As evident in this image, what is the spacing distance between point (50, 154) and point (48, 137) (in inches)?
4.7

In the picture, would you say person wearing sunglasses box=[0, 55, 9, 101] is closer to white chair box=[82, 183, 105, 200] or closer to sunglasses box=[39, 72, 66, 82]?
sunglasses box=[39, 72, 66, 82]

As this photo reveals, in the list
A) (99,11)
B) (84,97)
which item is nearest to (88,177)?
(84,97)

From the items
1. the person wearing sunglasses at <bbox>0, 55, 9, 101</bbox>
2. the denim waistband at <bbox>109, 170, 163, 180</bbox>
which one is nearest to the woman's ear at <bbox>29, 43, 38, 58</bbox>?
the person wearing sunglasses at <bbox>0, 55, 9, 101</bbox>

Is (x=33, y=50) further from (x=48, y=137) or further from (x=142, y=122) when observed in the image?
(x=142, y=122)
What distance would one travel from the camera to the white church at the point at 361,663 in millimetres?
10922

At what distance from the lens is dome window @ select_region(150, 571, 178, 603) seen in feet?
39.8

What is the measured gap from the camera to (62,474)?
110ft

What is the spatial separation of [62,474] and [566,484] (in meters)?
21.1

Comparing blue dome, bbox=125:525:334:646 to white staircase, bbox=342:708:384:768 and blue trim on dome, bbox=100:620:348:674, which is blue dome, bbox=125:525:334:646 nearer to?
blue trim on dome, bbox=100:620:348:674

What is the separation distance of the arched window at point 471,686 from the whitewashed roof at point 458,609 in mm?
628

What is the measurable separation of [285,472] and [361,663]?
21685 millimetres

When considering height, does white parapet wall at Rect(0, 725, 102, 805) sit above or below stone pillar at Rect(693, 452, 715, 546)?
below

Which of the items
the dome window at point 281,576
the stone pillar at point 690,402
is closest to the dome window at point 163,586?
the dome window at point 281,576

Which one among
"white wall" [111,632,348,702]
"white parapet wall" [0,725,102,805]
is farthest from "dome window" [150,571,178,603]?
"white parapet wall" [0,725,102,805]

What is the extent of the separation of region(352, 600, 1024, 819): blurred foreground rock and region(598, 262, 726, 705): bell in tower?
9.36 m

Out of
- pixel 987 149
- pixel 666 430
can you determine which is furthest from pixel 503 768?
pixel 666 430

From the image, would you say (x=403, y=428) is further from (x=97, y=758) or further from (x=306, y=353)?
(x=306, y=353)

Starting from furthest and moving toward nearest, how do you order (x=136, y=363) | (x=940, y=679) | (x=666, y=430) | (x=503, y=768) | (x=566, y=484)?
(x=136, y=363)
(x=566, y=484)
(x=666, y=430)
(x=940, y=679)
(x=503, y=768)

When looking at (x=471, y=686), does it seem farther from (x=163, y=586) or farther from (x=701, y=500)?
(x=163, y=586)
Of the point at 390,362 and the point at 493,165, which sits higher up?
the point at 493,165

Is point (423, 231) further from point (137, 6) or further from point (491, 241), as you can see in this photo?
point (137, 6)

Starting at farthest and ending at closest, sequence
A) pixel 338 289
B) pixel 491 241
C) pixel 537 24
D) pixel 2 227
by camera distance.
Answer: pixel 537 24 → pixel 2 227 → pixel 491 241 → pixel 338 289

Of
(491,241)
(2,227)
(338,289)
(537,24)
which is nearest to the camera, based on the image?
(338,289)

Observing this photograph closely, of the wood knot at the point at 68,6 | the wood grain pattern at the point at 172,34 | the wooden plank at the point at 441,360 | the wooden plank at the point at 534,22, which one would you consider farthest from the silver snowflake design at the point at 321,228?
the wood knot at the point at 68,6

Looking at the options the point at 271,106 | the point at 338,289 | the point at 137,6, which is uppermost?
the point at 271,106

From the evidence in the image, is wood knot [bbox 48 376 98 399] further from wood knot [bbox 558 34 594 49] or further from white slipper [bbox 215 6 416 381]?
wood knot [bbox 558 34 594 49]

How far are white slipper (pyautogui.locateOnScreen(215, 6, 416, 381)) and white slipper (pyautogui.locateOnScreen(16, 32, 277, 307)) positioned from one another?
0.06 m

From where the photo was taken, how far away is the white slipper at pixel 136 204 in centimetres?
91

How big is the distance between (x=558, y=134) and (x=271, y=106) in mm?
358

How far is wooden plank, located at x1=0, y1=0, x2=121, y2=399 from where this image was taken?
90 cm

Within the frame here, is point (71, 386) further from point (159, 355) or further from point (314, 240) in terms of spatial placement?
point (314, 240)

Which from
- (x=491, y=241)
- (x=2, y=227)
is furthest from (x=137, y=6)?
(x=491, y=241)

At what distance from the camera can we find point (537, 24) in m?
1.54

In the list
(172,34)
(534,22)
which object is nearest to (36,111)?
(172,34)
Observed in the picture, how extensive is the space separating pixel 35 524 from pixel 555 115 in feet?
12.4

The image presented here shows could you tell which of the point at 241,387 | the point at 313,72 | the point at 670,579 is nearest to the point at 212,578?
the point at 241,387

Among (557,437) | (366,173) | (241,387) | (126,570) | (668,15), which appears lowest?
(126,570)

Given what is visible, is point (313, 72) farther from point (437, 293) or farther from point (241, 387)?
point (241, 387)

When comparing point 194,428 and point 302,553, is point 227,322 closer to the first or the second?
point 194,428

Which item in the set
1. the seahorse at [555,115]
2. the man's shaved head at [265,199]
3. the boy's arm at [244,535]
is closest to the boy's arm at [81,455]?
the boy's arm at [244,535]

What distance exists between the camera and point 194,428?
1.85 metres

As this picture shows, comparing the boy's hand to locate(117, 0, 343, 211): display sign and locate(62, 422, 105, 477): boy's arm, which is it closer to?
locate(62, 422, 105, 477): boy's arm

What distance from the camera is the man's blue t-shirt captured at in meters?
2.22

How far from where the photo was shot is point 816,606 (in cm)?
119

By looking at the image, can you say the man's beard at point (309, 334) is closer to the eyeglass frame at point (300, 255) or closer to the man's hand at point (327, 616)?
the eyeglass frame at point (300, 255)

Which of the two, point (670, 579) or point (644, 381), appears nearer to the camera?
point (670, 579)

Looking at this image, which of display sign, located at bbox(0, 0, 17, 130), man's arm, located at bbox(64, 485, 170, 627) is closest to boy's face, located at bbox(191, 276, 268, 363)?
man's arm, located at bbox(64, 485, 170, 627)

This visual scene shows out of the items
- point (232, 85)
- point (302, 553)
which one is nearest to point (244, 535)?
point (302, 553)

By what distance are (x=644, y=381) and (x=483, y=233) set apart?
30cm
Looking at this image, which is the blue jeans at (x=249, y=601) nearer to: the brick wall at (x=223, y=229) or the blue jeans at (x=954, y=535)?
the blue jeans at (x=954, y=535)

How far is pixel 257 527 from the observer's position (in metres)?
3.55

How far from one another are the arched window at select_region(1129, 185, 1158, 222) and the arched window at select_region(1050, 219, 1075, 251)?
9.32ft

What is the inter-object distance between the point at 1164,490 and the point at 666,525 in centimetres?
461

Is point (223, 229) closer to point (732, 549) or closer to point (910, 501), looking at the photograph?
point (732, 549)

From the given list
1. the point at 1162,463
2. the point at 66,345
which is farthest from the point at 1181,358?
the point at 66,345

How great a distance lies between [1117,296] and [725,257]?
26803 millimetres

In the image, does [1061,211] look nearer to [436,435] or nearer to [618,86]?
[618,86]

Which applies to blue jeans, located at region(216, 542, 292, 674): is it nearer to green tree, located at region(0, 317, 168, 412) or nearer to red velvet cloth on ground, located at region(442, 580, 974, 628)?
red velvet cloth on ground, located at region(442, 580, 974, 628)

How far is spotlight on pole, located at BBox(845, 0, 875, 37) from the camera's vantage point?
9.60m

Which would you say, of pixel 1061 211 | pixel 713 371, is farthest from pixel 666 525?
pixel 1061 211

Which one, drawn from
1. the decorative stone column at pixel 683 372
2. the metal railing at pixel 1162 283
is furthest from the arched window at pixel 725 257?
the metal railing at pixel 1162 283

### Requirement
Swap "brick wall" for "stone wall" in the part of the data that opens with the line containing "By looking at" and closes with the line containing "26803 millimetres". Give back only that part, with everything else unchanged.

### Written solution
By looking at the image, can you say the man's beard at point (309, 334) is closer to the eyeglass frame at point (300, 255) or closer to the man's hand at point (327, 616)?
the eyeglass frame at point (300, 255)

Which of the two, point (670, 579) or point (644, 381), appears nearer to the camera?
point (670, 579)

Looking at this image, which of display sign, located at bbox(0, 0, 17, 130), man's arm, located at bbox(64, 485, 170, 627) is closest to boy's face, located at bbox(191, 276, 268, 363)?
man's arm, located at bbox(64, 485, 170, 627)

This visual scene shows out of the items
- point (232, 85)
- point (302, 553)
which one is nearest to point (244, 535)?
point (302, 553)

By what distance are (x=644, y=381) and (x=483, y=233) set apart?
30cm
Looking at this image, which is the blue jeans at (x=249, y=601) nearer to: the stone wall at (x=223, y=229) or the blue jeans at (x=954, y=535)?
the blue jeans at (x=954, y=535)

How far is pixel 257 527 from the observer's position (in metres)?
3.55

How far from one another are the arched window at select_region(1129, 185, 1158, 222) and the arched window at select_region(1050, 219, 1075, 251)?
9.32ft

What is the inter-object distance between the point at 1164,490 and the point at 666,525 in centimetres?
461

Is point (223, 229) closer to point (732, 549) or closer to point (910, 501), looking at the photograph?
point (732, 549)

From the given list
1. the point at 1162,463
2. the point at 66,345
which is farthest from the point at 1181,358?
the point at 66,345

How great a distance lies between [1117,296] and [725,257]?
26803 millimetres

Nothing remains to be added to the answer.